--- Data section Enclosed Below ---
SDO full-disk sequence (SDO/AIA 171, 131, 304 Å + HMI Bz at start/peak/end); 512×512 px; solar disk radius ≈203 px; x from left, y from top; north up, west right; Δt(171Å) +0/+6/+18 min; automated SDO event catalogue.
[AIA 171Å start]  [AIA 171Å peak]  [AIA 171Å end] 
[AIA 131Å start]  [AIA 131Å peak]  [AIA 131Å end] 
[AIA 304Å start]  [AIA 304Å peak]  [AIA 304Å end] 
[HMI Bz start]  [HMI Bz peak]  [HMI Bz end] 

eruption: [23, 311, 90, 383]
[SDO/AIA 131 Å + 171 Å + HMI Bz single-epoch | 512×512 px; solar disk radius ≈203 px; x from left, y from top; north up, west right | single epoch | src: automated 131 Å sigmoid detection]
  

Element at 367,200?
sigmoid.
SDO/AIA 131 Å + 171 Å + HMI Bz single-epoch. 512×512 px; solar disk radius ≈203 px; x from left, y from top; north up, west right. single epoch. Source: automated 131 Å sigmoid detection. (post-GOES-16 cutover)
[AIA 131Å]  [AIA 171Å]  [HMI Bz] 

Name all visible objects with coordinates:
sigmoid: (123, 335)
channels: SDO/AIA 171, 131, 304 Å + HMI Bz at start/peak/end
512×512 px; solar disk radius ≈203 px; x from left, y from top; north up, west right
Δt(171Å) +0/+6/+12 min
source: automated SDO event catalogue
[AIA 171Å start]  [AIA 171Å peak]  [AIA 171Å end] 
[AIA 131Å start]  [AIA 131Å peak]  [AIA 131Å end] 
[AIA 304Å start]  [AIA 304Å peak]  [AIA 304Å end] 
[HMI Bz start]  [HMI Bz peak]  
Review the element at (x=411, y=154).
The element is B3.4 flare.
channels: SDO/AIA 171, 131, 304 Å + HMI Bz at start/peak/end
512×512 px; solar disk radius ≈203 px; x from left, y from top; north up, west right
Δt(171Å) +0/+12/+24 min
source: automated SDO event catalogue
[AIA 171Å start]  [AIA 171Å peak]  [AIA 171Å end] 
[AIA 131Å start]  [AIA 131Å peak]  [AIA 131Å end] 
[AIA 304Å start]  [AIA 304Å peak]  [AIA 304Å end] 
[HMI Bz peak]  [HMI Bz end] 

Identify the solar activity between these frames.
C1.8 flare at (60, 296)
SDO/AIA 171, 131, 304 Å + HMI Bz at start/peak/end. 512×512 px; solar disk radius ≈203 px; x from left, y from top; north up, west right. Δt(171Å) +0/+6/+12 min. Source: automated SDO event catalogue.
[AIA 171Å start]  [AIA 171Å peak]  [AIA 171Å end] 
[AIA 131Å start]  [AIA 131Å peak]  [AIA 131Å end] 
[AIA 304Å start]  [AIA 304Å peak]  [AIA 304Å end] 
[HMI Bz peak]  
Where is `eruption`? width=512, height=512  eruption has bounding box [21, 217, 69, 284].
--- End of Enclosed Data section ---
#### What you have to do:
Every line of the listing that includes the word "single" must be copied.

#### Answer area:
[SDO/AIA 131 Å + 171 Å + HMI Bz single-epoch | 512×512 px; solar disk radius ≈203 px; x from left, y from top; north up, west right | single epoch | src: automated 131 Å sigmoid detection]
SDO/AIA 131 Å + 171 Å + HMI Bz single-epoch. 512×512 px; solar disk radius ≈203 px; x from left, y from top; north up, west right. single epoch. Source: automated 131 Å sigmoid detection. (post-GOES-16 cutover)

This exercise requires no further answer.